Ortiz was born and raised on Kaua‘i and has been with the Ocean Safety Bureau for 18 years. Prior to his promotion, he was the West District supervisor.
“I love being around the ocean and helping people,” Ortiz said.
Hunter, a familiar figure at the Lydgate tower, is also a long-time employee of the Ocean Safety Bureau, having served as a water safety officer for 17 years before being promoted.
“I enjoy helping people and talking to visitors,” Hunter said.
Hurd is a Kaua‘i native and has eight years of service in the bureau.
McKamey, born in Illinois but raised on Kaua‘i and an 18-year veteran of the bureau, according to the release, will take over the district where three drownings occurred in two days earlier this month during the North Shore’s first large swell of the winter.
On Oct. 12, sisters-in-law Tonya Cataldo, 39, of Parker, Colo., and Heather Westphal, 33, of Washington, D.C., were walking along a ledge in Princeville’s Queen’s Bath area when a large wave swept them out to sea, according to county officials.
One day later, 25-year-old Klaudiusz Piotr Dragun of Poland was swept out to sea and drowned off Hanakapia‘i Beach. Both of the spots are secluded, and neither are guarded by water safety personnel.

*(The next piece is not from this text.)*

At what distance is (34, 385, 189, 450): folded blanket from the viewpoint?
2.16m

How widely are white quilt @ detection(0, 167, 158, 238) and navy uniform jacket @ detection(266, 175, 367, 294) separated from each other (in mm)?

“Because we have Jetskis, we respond to the whole district, but pretty much we’re stationed at a particular site. Unfortunately, a lot of those places, by the time the phone call is made, it’s too late,” McKamey said yesterday in an interview with The Garden Island.
McKamey noted the North Shore’s four guarded beach locations — surf spot “Pinetrees,” the Pavilion at Hanalei Bay, Ha‘ena Beach Park and Ke‘e Beach — and said 13 lifeguards would be watching those spots from 9 a.m. until 5 p.m. seven days each week, with the possibility of staying later on days with particularly large waves.
McKamey said that those spots are guarded because they’re relatively safe and he believes encouraging families and tourists to go to the guarded, safe beaches is a preventative measure that can reduce the need for emergency water rescues.
Asked what could be done to protect people at unguarded locations like Queen’s Bath, McKamey mentioned county signs encouraging water safety and said providing better education and information is key, noting that guards occasionally Jetski to Queen’s Bath specifically to discourage visitors from walking too close to the edge.
“It’s hard, it’s just like all the other remote places on Kaua‘i. It’s impossible to cover it all,” he said. “Even with all our efforts these things still happen, and it’s frustrating.”